Non tornano, ristagnano le frasi offrono soste, segnalando la distanza fra i nomi, le dissimiglianze. Non esistono tregue, va da sé il ponte di chi cerca, raccolti sulla bocca, gli odori.

Alle rive di sale vado più di rado, cogliendo tamerici, rossori di tramonti. Transiti con lingua vegliarda talvolta, abiti tra la mente e lo svegliarmi, col miracolo di averti nella memoria. Il tuo nome adesso è Vento, germoglia dentro l’etere si salva per l’eterno giunge simultaneo, si rovescia o indaga, io credo, fabulando.
Ho strappato le pagine, rubo tempo ai calendari; l’anima geme in impalpabili cunicoli: cerca geografie misteriose di scomparsi (morti).
Le parole possibili pensate su quel limite estremo che segnala i cicloni ai naviganti, con spazi per le forme, depositi di idee, sonore come macchie. Ciò che ritorna è quello che si perde nella memoria della conoscenza, mio caro che travasi corse gemellari e velieri dentro la fotografia. Non altro che voce senza paragoni, buccia e foglie - albero e acqua, all’inverso del cielo trattenuta.
Per questo riaverci provvisorio tra le pagine reattive e impazienti come un diaframma, con vento regolabile, ecco mi giocherei le chiacchierate dette a voce sui miei approfondimenti sulla laguna.

Con le palme posate sopra gli occhi non guarderemo né indietro né in avanti, sosteremo tra immagini ipotetiche.

Ora sei più ricordo che immagine dentro una foto mal incorniciata con gorgoglìi seccati sulle labbra per non averli usati con nessuno.

Le diseur de bons mots (il buon parlatore) adesso s’accompagna a certezze più piccole e anche si lamenta ma aspetta un poco, dividimi dal morso della sera ora che più brucia il tempo di dirsi che esiste il dolore e s’allarga come piaga.

Prendimi la parte di me che è già tua, nella coscienza dell’appena perfettibile nella presenza del tuo silenzio. Spiami, serve a cercare più notizie sul poco che conosco: proprio così, la tenerezza in cocci tiene ben nascosti i suoi segreti.

Facevi pensare a non so quale notte ed era l’innocenza del vedere. Sei qui adesso con la mano pronta, doni parole fuori corso, ti guardo ogni tanto, asciugo il vetro della foto che ti racconta in un’estate di aironi e di gabbiani (a Torcello) a perdifiato.

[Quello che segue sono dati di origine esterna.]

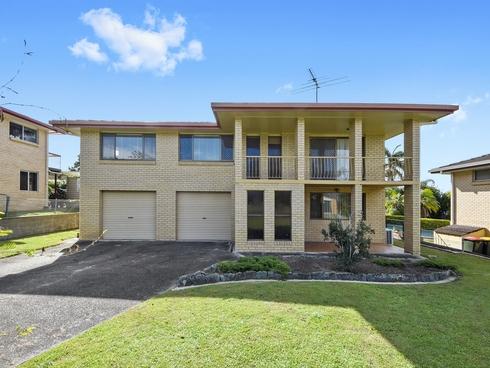 11 Tupia Street Taigum, QLD 4018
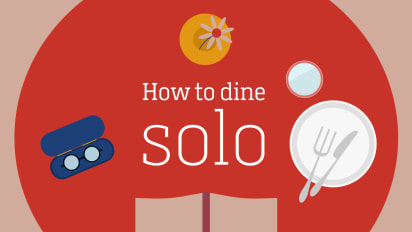 Clipart of a dinner restaurant on the inside black and white stock Solo dining: Tips for eating out alone at a restaurant | CNN Travel black and white stock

Amico, se vieni qualche sera vivo col passo della morte prendimi prima il cuore poi seccami la mente finché con astuzie luciferine non sarò capovolto contro il cielo. Busserei alla tua porta, sapendo che ci siamo meritati, il tuo segreto forse esploderebbe come falco dentro la palude.
La corrente porta noi alla deriva. Il cuore che s’ingorga di malanni fra la gente da cui prendemmo avvio reclama nomi e crediti a perdere. Con parole tendenziose ti parlo della linea del fuoco, le variazioni inconfessabili, come sai.

Lavorano svelte le parole per ridisegnare il nuovo pensiero che serve per toccarci con la mano, la mia viva e breve.
Discendo dalla razza dei gabbiani da dove c’era un’eco e mi sorprendo che erompa da me lo strido che rimanda al dio dell’acqua, all’ amico col fuoco della felicità perduta; ecco di nuovo la notte luminosa riaccende la lanterna in fondo alla laguna. Rimango estraneo, maldestro dentro qualcosa che chiama in lontananza. Sopra la testa volano concordi gli uccelli, l’oscurità da intima che era come in attesa d’altro di diverso apre lo spazio senza peso a ciò che la morte ti doveva.

Non sono vecchio: ho su chi posare lo sguardo indietro, un testardo perseguire l’intoccabile e sapere verso che mondo differente.